Je suis fondamentalement en accord sur la nécessité d'écouter les étudiants, comme moi, et d'intégrer leurs préoccupations lorsque viendra le temps d'établir des plans de développement régionaux, notamment en ce qui concerne les infrastructures de transport en commun.
Là où j'accroche un peu, c'est dans l'idée de prendre continuellement Sherbrooke, la ville où j'ai grandi, en exemple. Évidemment, la tentation est forte. Sherbrooke et Saguenay ont une population semblable, les deux villes ont un passé industriel et ont dû faire face à la fermeture de nombreuses usines. Sherbrooke s'en est peut-être mieux sortie que Saguenay en plaçant son université et son cégep au cœur de sa vision d'avenir, avec l'argent qui va avec. Aujourd'hui, il y a près de 50 000 étudiants post-secondaires à Sherbrooke contre 23 000 à Saguenay, selon des chiffres avancés par le chroniqueur du Quotidien Bertrand Tremblay le 15 janvier dernier.
Côté économique, les chiffres parlent beaucoup (et c'est peut-être surtout ce qui intéresse Mme Néron), près de 12 000 personnes travaillent directement pour l'Université de Sherbrooke ou à la principale commission scolaire, sans compter les emplois indirects créés.
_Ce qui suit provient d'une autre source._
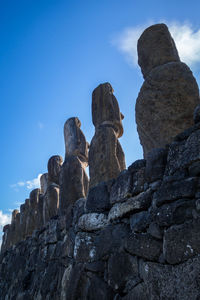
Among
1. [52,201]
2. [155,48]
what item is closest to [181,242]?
[155,48]

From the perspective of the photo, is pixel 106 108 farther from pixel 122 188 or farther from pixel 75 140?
pixel 122 188

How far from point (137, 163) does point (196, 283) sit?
1270mm

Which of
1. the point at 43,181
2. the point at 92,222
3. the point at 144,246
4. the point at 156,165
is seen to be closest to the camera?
the point at 144,246

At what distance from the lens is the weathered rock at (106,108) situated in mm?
4301

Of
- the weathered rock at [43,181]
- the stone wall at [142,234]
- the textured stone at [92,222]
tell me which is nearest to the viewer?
the stone wall at [142,234]

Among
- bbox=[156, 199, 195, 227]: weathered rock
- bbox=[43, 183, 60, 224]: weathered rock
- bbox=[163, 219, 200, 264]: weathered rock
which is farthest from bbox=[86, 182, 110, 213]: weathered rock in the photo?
bbox=[43, 183, 60, 224]: weathered rock

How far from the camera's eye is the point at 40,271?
505 cm

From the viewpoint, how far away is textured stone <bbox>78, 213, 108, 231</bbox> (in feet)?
10.0

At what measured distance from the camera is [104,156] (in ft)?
12.4

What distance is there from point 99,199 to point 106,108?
5.70 feet

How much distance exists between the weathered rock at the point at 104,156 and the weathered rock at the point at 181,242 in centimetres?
172

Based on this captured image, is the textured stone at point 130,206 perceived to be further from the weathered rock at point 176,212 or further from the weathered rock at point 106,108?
the weathered rock at point 106,108

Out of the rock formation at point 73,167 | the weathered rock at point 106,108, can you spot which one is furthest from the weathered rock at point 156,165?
the rock formation at point 73,167

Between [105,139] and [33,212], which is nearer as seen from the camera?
[105,139]
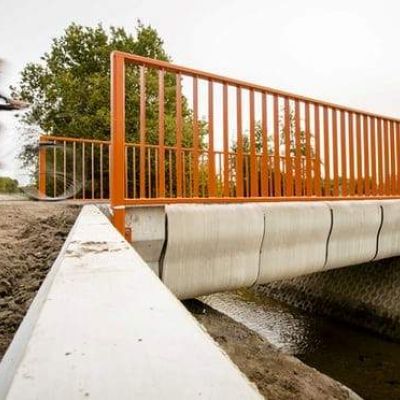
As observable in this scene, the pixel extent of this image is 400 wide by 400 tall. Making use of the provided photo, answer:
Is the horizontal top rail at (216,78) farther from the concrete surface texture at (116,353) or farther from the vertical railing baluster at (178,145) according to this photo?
the concrete surface texture at (116,353)

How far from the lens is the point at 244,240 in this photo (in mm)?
3146

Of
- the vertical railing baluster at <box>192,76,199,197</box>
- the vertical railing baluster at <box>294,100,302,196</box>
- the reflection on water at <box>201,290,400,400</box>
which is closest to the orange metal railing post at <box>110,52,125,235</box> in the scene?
the vertical railing baluster at <box>192,76,199,197</box>

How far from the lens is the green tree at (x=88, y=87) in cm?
1254

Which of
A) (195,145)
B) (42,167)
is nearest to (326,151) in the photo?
(195,145)

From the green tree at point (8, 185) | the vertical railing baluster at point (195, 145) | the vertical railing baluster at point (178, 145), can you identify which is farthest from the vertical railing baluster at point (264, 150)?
the green tree at point (8, 185)

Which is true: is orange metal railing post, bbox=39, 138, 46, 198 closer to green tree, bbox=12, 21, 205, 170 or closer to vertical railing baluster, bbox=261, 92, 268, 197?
vertical railing baluster, bbox=261, 92, 268, 197

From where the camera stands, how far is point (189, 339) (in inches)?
19.2

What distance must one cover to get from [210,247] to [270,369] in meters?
0.98

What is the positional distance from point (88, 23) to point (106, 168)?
812 centimetres

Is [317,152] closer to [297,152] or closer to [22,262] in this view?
[297,152]

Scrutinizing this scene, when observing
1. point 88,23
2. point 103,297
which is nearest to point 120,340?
point 103,297

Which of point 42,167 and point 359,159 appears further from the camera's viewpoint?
point 42,167

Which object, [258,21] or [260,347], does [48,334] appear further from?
[258,21]

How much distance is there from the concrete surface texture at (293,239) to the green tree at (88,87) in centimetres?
865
Cela est bien sûr en grande partie attribuable aux efforts d'investissements de la Ville pour accommoder sa population étudiante, mais également grâce à l'excellence de certains programmes comme celui de médecine qui est maintenant reconnu internationalement.
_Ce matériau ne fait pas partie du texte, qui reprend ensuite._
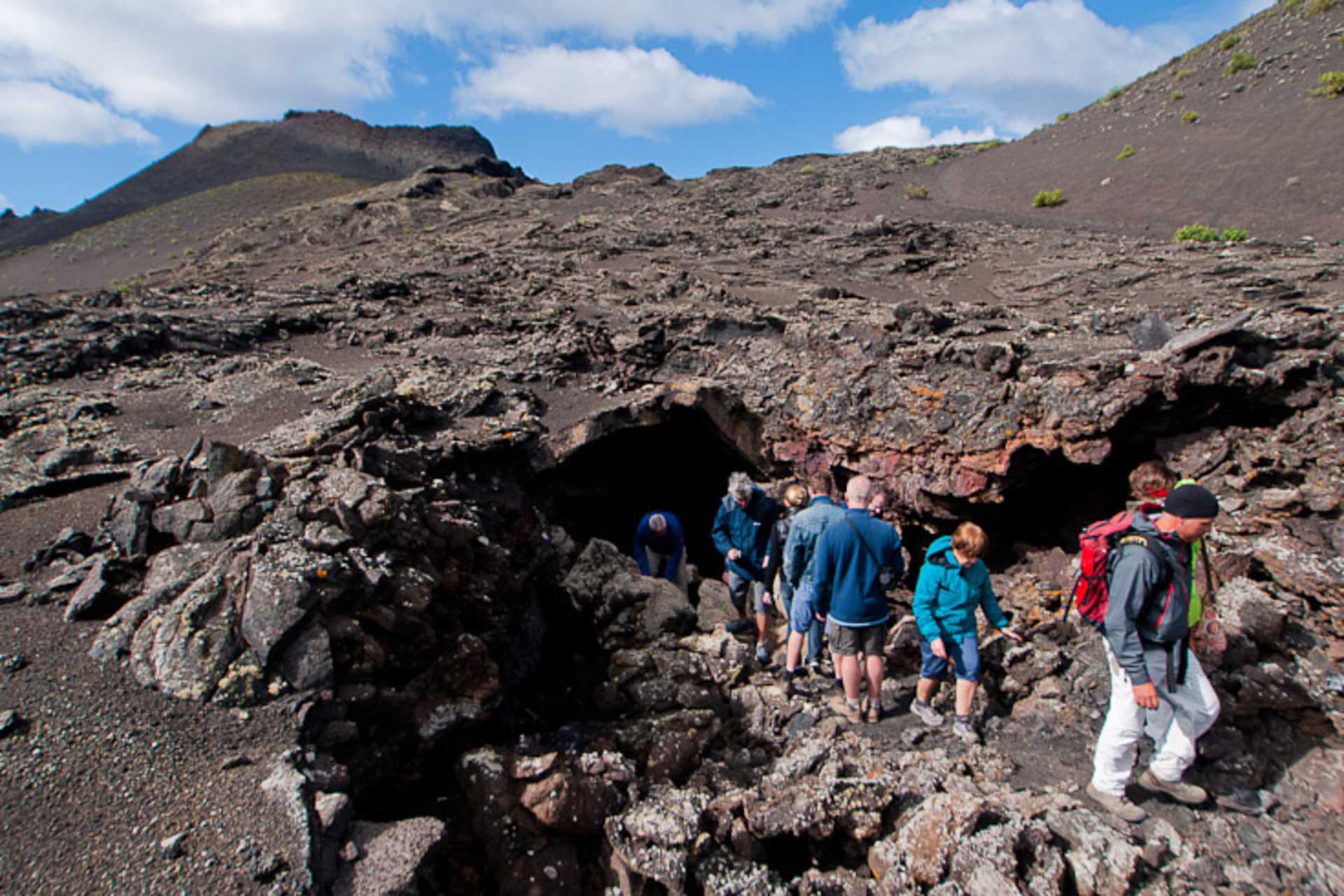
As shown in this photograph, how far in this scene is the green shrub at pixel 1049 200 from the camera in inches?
763

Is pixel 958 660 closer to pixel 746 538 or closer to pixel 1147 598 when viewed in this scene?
pixel 1147 598

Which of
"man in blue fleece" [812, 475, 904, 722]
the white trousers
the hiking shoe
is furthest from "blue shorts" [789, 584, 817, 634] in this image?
the white trousers

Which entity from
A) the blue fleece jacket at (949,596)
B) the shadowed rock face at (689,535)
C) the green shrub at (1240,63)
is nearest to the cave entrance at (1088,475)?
the shadowed rock face at (689,535)

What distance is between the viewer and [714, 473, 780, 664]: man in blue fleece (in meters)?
5.87

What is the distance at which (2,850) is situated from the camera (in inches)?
112

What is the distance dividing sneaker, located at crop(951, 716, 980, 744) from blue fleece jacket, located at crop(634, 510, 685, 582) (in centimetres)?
341

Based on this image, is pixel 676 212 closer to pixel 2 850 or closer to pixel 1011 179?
pixel 1011 179

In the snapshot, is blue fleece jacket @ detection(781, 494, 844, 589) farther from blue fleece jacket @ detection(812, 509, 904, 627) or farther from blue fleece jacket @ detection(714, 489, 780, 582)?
blue fleece jacket @ detection(714, 489, 780, 582)

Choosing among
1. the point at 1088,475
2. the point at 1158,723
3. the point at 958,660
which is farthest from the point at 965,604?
the point at 1088,475

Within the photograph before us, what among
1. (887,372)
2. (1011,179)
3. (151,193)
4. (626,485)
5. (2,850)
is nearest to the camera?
(2,850)

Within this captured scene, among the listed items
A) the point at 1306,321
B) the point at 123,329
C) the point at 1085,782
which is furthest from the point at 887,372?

Sauf qu'à Sherbrooke, la vie étudiante prend trop de place.
D'abord le plan de transport en commun a été conçu uniquement pour faciliter les déplacements des étudiants vers soit le cégep ou l'université. Tant mieux pour eux, mais il en résulte des parcours surréalistes qui rendent les déplacements à pied plus rapides que ceux en autobus. À Saguenay aussi le transport en commun est dysfonctionnel, mais la faute incombe davantage au territoire municipal trop étendu. Un autre élément caractéristique des «accommodements raisonnables» accordés aux étudiants sherbrookois sont les navettes spéciales pour les soirées festives, les «autobus de saoulons». J'ignore si le projet pilote tient encore, mais en 2015 c'était le cas. Comme le nom l'indique, c'était des autobus réservés aux étudiants qui «brossaient».
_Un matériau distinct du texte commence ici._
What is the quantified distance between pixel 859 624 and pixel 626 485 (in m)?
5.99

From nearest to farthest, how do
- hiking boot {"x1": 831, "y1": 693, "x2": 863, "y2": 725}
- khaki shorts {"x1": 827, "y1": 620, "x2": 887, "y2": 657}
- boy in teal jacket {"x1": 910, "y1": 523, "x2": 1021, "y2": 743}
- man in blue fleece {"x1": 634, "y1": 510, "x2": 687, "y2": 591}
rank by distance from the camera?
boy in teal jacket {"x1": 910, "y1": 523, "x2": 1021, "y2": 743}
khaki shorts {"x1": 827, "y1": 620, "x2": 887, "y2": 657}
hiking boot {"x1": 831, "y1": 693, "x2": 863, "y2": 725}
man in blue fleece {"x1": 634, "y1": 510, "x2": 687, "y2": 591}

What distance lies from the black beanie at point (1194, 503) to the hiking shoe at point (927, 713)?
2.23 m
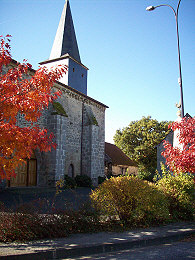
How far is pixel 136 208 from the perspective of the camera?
5832 mm

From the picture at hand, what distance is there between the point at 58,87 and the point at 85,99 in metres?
3.66

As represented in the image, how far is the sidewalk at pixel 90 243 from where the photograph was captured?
12.8 feet

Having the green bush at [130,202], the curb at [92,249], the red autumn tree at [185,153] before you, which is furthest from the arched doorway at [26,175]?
the curb at [92,249]

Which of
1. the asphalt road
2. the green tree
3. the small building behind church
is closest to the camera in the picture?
the asphalt road

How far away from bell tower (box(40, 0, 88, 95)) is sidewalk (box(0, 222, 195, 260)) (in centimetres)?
1832

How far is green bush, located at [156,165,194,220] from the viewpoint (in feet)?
21.9

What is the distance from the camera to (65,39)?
23.5 m

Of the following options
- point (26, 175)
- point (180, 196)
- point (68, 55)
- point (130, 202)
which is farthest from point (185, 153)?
point (68, 55)

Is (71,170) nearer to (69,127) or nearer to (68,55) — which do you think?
(69,127)

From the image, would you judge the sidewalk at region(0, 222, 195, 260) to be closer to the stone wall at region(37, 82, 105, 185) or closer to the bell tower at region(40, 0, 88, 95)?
the stone wall at region(37, 82, 105, 185)

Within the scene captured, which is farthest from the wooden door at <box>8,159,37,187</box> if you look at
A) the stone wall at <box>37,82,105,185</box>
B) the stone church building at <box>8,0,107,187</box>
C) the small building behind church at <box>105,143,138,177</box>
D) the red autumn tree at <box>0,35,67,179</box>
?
the small building behind church at <box>105,143,138,177</box>

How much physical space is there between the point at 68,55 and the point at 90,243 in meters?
19.9

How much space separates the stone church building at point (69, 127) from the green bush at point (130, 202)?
8.80 metres

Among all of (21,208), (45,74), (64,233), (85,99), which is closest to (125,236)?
(64,233)
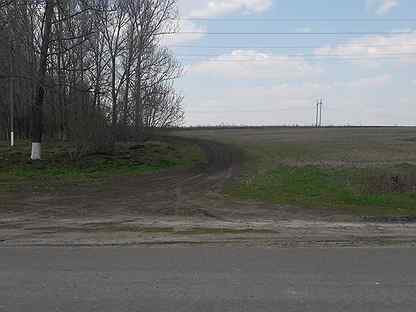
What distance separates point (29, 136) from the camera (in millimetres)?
38625

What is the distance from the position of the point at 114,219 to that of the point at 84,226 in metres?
1.18

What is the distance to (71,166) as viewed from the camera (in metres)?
23.8

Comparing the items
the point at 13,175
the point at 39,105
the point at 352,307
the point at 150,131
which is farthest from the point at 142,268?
the point at 150,131

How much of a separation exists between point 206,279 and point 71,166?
60.0 feet

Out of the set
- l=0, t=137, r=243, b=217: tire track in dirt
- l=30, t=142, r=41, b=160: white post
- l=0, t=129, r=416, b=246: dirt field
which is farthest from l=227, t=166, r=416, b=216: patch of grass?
l=30, t=142, r=41, b=160: white post

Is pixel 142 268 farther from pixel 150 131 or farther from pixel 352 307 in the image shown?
pixel 150 131

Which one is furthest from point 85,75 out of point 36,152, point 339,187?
point 339,187

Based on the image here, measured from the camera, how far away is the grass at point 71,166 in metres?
20.2

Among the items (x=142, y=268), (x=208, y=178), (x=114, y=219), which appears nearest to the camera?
(x=142, y=268)

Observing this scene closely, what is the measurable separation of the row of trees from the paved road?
1698 centimetres

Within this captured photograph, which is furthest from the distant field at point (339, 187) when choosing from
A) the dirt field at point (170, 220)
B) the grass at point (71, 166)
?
the grass at point (71, 166)

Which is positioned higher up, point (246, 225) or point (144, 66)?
point (144, 66)

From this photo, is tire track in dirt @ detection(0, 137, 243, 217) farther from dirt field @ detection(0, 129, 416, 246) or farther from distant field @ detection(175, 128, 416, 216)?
distant field @ detection(175, 128, 416, 216)

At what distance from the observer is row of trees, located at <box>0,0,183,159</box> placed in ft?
81.7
50 000 étudiants sur une population d'environ 165 000 personnes, c'est pas mal de monde. Ce n'est pas tous ces étudiants qui sont originaires de la région des Cantons de l'Est, donc une partie non négligeable d'entre eux repart dans leur coin de pays pour l'été, ce qui crée un ralentissement économique important. Et même durant l'année scolaire la situation est un peu particulière. Le campus de l'Université de Sherbrooke est en quelque sorte une ville dans la ville ce qui fait qu'une majorité d'étudiants fréquente des évènements organisés par eux, pour eux, ainsi que des lieux qui sont, par la force des choses, délaissés par d'autres potentiels clients qui se sentent plus au moins à leur place dans un endroit bondé d'universitaires ou de cégépiens.
L'été, Sherbrooke est une ville plate, beaucoup moins dynamique que Chicoutimi. Il y a bien sûr quelques festivals, mais qui ne peuvent survivre que grâce aux subventions des différents paliers gouvernementaux. On n'y croise presque jamais d'étudiants, ce qui compromet leur survie.
Et dernière constatation dont j'ignore s'il s'agit d'un point positif ou négatif : il devient de plus en plus difficile de faire carrière à Sherbrooke sans posséder au moins un bac en quelque chose. Je ne crois pas qu'il soit plus difficile qu'ailleurs de se trouver un emploi non-qualifié (quoi que…), mais chose certaine, les principaux employeurs recherchent surtout des diplômés. Tant mieux si au final les Sherbrookois deviennent plus éduqués que la moyenne provinciale, mais en attendant, c'est une transformation sociale qui doit se faire en douceur si Saguenay veut bel et bien emboîter le pas à Sherbrooke.